Need for more powerful gradients is another necessity of high field that has been highlighted recently as the receiver bandwidth increases in high-field scanners . Although modern scanners are equipped with more robust gradients, the increase in gradient strength and slew rate continues. During the 1980s, clinical scanners were equipped with gradients of 20 mT/m strength and 50 T/m/s slew rate. Today, 40-mT/m gradients with 150 T/m/s slew rate are available in most clinical scanners. Such hardware has helped many fMRI studies at 3.0 T and has helped research in the development and use of more powerful gradients.

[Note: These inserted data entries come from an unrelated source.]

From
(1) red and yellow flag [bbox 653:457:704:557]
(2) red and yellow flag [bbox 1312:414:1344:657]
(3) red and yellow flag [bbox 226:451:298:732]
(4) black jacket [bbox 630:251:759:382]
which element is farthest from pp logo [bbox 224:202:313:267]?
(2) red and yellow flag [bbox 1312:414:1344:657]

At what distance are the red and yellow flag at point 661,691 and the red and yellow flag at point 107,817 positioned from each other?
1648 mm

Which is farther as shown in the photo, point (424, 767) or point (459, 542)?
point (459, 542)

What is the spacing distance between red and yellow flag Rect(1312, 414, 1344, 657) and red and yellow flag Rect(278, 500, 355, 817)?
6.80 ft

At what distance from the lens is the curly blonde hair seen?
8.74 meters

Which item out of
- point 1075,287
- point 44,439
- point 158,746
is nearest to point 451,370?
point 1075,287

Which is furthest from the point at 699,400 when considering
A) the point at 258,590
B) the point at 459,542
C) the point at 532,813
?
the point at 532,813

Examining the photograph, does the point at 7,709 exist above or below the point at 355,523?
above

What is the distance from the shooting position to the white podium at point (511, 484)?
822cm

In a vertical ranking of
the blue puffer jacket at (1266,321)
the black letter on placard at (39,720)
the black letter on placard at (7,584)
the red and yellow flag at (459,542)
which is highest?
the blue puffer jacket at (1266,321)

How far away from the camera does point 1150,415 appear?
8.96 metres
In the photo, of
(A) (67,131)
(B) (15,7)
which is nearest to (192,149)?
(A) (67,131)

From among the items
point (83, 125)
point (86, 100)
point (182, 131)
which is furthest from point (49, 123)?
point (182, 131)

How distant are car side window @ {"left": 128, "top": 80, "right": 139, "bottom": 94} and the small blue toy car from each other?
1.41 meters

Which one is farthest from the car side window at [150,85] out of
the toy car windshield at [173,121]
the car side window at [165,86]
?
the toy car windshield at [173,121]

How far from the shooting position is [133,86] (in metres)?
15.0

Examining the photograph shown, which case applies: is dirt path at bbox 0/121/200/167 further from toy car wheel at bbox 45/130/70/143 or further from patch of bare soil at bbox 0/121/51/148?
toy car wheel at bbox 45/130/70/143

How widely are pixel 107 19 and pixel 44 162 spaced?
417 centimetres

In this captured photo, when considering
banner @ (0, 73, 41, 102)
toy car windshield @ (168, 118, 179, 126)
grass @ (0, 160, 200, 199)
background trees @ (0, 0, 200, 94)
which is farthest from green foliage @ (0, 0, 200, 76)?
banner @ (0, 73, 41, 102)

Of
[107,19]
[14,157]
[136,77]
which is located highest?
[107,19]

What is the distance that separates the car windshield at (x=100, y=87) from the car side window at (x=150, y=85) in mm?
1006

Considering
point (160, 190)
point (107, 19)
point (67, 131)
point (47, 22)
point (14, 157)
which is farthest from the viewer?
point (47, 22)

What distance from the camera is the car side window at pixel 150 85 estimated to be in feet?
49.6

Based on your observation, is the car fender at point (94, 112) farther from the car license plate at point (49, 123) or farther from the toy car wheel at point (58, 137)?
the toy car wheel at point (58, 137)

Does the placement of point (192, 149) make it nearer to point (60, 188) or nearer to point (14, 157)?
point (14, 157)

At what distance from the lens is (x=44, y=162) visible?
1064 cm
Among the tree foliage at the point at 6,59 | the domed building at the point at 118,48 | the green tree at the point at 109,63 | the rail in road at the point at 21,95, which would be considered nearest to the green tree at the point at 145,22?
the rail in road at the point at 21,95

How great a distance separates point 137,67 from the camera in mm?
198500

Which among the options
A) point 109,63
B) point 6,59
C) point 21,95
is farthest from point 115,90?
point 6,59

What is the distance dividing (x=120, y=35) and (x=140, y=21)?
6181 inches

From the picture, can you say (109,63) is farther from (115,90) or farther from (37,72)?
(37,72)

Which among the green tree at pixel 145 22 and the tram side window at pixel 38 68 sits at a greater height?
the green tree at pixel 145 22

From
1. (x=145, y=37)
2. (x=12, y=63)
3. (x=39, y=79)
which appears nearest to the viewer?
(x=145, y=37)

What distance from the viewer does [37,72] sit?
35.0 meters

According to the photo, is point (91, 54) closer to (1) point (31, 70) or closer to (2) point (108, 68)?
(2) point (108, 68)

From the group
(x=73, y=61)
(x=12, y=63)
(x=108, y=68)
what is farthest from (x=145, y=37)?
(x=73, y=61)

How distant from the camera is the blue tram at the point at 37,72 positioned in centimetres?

Gradients also are the source of many image artifacts. At high field, artifacts due to EPI are aggravated and research has achieved many successes in minimizing image artifacts. Advances have been also achieved in gradient coil design and gradient amplifiers. Technologies such as active shielding (AS) of gradient have been realized. Considerable reduction in eddy current and its artifacts are reported by the use of AS gradients . Improved technology in pre-emphasis also has contributed in making modern gradients capable of higher performance even compared to the recent generations. Manufacturers of specialty high-field gradients offer products with strengths of 50–100 mT/m with capability of 150–300 μs switch time. Such gradients can clock slew rate up to 200–500 T/m/s. High-field fMRI is the primary beneficiary of this technology, as strong gradients capable of faster switching rates can be used to recover signal losses due to inhomogeneities through suppression of T *2 artifacts. There are, however, disadvantages such as dB/dt which emerge as switching time reduces in gradients. Faster switching increases dB/dt, which induces stronger electric fields in conducting tissues of the body causing nerve stimulation in the subject. Both designers and users of MRI scanners are made aware of the potential hazards of high gradient-induced electric fields and their use is governed by software and hardware safety supervisors to prevent incidents, such as ventricular fibrillation. Fortunately, fMRI uses sequences such as EPI which is very similar to the conventional gradient recalled echo sequence and it acquires the entire image in a single shot. The artifacts due to susceptibility and fast switching have been addressed in solutions, such as interleaved EPI and discontinuity in k-space, which have been dealt with by flip angle adjustments. In all, solutions in cleaning up EPI and other fast imaging techniques are making strong gradients more useful for application in high-field fMRI studies.

Another approach for using strong gradients without their undesirable side effects is through asymmetric designs , where the gradient field is produced only over the intended body part. For fMRI of the brain, this is particularly useful as it allows the establishment of stronger and faster gradients while at the same time keeping the heart isolated from induced electric fields. As the field strength increases, head-only scanners are gaining more attention. While high-field advantage of SNR is independent of higher gradient strength or slew rate, the additional in-plane resolution and slice thickness that can be achieved by using powerful gradients will help achieve isotropic voxels and ultimately microscopic map of brain functio n.

7 Conclusion

Functional imaging has achieved much success due to the MRI inherent soft-tissue contrast and its capability of detecting paramagnetic-based brain activation signals. The proportionality of SNR with field strength is an opportunity that has the potential of achieving microscopic brain mapping. High-field fMRI uses the SNR currency to enhance sensitivity and specificity in probing neurophysiology. Many high-field advantages can be utilized through realizable improved ancillary technologies such as RF coils, new excitation/detection schemes, artifact reduction, gradient technology, and parallel imaging. Low-field fMRI has already produced data from brain function that allows much insight into cognitive neuroscience. High field, in turn, has shown potential of further unraveling brain mysteries by detecting activation caused by controlled external stimulations with resolution that is approaching dimensions of functioning units of the brain. Such is the true potential of high-field fMRI.